### [Texto proporcionado]
Por Felipe Monroy*

No podrían provenir de situaciones más disímiles e incluso sus respectivas plataformas políticas son antitéticas, pero casi de forma sincronizada, varios liderazgos políticos han revivido una declarada predominancia de ciertos símbolos religiosos por encima de los considerados ‘valores tradicionales’ del Estado moderno.

En la misma semana, Trump, Sheinbaum, Mélenchon y otros referentes políticos han echado mano de representaciones materiales religiosas que transmiten específicos conceptos sagrados en sus respectivos pueblos como fundamentos estructurantes de sus correspondientes naciones, incluso los han erigido como activos precedentes y prevalentes a la misma constitución del Estado. La Inmaculada Concepción, la Virgen de Guadalupe, el velo coránico y otros símbolos religiosos en voz de representantes políticos abren un fenómeno inédito que obliga a un análisis serio sobre cómo se dinamiza hoy la política y cuáles son las fuerzas de poder sobre las que se están jugando las identidades patrióticas.

En primer lugar, hay que recordar que prácticamente después de la caída de los imperialismos decimonónicos, los ideales que siguieron dando sentido, cohesión y soporte a los Estados-Nación fueron los principios de soberanía, nacionalismo, un lenguaje y un ordenamiento jurídico ejecutados por una burocracia funcional y casi aséptica; y dichos ideales sólo podían alcanzar a las diversidades internas de cada nación por medio de la secularización, el progreso, la razón o la democracia (aunque para finales del siglo pasado, estos ideales se sometieron además a la deificación del mercado, como una fuerza absoluta y universal).

### [Solicitud escrita 1]
Reproduce sin cambios las líneas de los registros desde la que contiene "For sports analytics, we need to track flowers" hasta el final de los registros, incluida esa primera línea.

### [Material proporcionado]
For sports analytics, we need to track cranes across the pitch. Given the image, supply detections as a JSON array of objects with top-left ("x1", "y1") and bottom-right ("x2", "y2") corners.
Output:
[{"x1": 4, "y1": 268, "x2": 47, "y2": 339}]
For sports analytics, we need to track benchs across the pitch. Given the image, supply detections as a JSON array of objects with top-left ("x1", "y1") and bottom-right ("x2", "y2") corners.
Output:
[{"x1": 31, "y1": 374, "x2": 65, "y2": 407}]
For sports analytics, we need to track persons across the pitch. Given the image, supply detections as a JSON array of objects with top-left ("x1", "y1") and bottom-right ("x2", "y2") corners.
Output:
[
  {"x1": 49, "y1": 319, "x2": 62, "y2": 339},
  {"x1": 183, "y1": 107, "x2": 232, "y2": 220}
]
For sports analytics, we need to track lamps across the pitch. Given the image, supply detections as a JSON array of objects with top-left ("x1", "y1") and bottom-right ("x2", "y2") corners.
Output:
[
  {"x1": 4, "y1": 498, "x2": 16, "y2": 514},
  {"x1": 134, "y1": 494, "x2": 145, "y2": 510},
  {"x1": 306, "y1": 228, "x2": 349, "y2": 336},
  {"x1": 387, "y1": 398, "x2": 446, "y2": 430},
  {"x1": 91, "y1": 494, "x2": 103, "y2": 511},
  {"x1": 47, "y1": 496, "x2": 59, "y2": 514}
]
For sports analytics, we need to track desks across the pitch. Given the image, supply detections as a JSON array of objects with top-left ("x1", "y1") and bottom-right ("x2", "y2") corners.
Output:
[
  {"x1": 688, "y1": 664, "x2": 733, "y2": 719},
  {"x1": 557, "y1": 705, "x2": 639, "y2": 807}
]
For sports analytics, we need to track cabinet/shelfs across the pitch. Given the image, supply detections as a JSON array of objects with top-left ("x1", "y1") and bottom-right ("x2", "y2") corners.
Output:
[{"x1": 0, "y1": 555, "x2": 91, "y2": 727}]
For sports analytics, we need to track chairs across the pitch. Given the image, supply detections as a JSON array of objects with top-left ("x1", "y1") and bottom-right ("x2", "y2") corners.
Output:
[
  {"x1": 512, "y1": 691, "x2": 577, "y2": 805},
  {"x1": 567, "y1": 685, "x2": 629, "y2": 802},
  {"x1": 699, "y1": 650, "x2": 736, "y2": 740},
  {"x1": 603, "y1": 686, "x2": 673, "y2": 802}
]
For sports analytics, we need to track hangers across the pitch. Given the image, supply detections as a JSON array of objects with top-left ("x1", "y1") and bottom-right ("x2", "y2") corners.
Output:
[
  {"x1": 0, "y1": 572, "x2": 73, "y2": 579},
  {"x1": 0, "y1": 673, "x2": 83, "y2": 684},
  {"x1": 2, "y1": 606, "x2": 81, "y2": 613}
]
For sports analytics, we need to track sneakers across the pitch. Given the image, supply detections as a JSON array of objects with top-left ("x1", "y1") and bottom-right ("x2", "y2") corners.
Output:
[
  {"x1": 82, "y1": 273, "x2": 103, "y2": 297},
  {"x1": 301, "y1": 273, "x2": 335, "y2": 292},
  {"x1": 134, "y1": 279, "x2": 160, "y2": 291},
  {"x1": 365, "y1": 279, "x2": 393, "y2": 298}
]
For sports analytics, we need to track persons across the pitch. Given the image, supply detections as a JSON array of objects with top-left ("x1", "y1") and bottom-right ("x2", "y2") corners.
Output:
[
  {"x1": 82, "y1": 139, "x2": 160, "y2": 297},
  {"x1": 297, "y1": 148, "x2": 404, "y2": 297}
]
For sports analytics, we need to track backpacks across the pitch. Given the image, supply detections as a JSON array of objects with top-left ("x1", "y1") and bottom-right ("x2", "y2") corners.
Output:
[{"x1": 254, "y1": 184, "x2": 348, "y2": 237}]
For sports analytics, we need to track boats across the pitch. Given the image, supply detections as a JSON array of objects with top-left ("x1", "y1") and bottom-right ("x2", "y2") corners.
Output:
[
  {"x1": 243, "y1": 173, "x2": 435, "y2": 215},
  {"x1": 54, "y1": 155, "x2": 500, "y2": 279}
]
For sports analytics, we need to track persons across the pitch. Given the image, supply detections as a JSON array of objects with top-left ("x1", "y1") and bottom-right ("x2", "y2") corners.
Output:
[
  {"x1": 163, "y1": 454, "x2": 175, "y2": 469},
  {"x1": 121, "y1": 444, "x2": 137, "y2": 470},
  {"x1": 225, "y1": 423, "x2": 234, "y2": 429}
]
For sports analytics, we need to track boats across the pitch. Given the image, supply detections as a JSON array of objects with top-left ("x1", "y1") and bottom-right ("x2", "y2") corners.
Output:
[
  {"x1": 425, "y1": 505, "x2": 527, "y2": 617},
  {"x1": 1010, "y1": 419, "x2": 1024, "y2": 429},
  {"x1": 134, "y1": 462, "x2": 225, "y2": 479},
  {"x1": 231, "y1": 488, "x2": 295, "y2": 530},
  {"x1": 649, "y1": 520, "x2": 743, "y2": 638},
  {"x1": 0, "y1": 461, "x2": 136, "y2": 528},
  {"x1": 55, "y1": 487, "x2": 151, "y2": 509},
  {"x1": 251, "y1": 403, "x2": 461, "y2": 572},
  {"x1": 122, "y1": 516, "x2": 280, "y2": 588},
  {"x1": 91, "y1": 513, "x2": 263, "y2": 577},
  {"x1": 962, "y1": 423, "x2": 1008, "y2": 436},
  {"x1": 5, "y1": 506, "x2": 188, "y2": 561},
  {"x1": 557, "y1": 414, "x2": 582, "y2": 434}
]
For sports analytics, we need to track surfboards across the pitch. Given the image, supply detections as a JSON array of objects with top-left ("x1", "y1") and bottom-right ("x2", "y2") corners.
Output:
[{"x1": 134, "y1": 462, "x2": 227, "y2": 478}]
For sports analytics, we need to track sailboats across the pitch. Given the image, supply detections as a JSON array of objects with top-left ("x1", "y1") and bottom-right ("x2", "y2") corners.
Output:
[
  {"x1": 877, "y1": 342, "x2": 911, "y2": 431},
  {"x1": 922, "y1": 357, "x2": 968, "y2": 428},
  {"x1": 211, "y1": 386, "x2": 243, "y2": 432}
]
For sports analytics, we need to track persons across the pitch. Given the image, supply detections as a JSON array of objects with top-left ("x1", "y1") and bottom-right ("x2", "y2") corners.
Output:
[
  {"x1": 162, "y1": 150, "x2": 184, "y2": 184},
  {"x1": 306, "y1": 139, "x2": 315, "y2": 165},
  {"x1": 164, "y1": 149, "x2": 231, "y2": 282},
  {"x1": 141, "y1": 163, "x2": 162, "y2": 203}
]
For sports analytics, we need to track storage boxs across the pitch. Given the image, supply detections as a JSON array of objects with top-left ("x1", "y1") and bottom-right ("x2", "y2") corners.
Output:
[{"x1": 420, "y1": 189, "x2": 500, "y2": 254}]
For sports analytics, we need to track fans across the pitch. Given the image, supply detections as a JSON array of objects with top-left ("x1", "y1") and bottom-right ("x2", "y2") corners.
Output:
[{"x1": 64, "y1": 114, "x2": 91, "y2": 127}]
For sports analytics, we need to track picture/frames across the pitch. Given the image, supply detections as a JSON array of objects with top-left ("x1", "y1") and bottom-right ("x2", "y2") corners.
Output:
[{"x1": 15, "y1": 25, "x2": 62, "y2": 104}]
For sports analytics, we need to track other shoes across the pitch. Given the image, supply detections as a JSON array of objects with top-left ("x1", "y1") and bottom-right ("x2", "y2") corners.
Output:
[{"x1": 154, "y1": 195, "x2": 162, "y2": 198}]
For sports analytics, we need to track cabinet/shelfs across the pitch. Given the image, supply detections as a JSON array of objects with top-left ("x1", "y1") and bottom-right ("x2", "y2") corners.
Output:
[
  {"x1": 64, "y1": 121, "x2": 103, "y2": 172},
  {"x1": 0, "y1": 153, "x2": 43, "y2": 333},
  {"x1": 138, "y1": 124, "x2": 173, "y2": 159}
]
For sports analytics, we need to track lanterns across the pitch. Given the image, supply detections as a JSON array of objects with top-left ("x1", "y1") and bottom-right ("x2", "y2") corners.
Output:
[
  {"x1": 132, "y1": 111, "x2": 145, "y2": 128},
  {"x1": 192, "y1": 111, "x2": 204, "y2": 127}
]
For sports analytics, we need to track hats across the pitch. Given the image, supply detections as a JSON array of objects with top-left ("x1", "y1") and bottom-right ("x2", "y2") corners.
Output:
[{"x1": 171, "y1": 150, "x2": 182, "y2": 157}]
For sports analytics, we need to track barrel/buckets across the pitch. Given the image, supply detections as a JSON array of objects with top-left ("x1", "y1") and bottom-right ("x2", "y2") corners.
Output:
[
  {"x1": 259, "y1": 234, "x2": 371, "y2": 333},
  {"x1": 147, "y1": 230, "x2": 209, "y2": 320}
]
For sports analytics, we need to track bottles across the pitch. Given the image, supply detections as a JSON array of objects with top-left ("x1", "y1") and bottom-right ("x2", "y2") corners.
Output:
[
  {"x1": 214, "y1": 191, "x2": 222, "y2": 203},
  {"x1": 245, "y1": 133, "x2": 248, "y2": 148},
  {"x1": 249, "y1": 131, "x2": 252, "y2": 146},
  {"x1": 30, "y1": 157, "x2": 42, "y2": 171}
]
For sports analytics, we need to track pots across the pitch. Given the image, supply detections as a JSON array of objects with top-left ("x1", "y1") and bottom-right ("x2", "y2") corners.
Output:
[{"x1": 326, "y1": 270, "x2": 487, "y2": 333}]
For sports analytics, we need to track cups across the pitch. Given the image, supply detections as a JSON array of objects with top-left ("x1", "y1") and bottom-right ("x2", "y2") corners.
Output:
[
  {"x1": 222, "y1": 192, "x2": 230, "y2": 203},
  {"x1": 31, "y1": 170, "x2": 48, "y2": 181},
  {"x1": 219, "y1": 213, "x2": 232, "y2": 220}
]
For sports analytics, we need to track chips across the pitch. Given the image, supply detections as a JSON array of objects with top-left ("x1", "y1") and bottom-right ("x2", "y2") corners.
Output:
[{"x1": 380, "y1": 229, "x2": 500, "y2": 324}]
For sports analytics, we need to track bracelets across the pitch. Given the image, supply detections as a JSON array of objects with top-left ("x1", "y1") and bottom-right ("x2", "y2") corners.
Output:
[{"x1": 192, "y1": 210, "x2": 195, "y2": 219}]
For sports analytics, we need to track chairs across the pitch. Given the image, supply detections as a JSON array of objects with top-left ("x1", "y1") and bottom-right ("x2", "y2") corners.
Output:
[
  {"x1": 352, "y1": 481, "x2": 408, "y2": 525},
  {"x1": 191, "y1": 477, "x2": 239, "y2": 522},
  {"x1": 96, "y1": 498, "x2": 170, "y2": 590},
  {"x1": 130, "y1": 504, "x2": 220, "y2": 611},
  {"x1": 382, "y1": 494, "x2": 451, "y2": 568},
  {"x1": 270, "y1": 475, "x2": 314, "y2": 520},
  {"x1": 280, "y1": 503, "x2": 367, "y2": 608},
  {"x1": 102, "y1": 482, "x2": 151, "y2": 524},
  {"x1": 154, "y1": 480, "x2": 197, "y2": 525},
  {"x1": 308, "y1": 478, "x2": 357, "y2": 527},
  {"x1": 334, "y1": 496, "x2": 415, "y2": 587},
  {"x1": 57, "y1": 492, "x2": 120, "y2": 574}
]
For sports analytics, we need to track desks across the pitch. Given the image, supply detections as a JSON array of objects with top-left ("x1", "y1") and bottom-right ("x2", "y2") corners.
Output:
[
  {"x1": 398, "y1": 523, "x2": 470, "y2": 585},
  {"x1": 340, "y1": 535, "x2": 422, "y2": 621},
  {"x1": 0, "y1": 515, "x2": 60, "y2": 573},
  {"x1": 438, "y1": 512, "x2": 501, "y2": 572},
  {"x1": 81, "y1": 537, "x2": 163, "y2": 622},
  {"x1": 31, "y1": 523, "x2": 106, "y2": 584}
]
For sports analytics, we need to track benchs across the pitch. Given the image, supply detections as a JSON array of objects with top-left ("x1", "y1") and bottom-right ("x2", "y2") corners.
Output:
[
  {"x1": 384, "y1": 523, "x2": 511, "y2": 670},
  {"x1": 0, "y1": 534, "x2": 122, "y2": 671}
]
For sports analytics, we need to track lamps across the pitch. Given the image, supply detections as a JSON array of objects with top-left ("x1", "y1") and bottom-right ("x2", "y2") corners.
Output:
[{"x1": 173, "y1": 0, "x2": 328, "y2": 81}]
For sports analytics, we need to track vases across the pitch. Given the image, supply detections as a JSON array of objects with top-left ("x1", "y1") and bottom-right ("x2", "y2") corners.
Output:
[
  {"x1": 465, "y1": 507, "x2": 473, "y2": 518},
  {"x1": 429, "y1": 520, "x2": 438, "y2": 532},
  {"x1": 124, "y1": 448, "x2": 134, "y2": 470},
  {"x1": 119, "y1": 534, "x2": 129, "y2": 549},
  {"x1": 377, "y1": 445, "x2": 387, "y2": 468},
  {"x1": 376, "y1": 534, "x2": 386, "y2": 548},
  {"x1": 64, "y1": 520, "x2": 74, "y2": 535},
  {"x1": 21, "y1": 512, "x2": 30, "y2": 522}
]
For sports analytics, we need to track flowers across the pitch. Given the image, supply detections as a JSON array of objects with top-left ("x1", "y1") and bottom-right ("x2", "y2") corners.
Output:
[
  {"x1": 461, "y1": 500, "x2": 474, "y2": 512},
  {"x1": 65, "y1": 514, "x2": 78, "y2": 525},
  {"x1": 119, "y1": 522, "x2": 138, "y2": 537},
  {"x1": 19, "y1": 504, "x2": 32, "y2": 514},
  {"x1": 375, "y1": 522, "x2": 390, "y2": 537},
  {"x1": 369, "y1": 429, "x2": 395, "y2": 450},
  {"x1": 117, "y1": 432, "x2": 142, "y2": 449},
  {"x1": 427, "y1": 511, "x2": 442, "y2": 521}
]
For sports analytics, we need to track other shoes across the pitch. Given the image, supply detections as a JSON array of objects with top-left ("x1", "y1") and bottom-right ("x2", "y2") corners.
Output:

### [Solicitud escrita 2]
Devuelve, por favor, el fragmento del texto sobre los símbolos religiosos en la política que va desde "No podrían provenir" hasta "del Estado moderno.", ambos incluidos, sin cambiar nada.

### [Resultado correcto 1]
For sports analytics, we need to track flowers across the pitch. Given the image, supply detections as a JSON array of objects with top-left ("x1", "y1") and bottom-right ("x2", "y2") corners.
Output:
[
  {"x1": 461, "y1": 500, "x2": 474, "y2": 512},
  {"x1": 65, "y1": 514, "x2": 78, "y2": 525},
  {"x1": 119, "y1": 522, "x2": 138, "y2": 537},
  {"x1": 19, "y1": 504, "x2": 32, "y2": 514},
  {"x1": 375, "y1": 522, "x2": 390, "y2": 537},
  {"x1": 369, "y1": 429, "x2": 395, "y2": 450},
  {"x1": 117, "y1": 432, "x2": 142, "y2": 449},
  {"x1": 427, "y1": 511, "x2": 442, "y2": 521}
]
For sports analytics, we need to track other shoes across the pitch. Given the image, supply detections as a JSON array of objects with top-left ("x1", "y1") and bottom-right ("x2", "y2") corners.
Output:

### [Resultado correcto 2]
No podrían provenir de situaciones más disímiles e incluso sus respectivas plataformas políticas son antitéticas, pero casi de forma sincronizada, varios liderazgos políticos han revivido una declarada predominancia de ciertos símbolos religiosos por encima de los considerados ‘valores tradicionales’ del Estado moderno.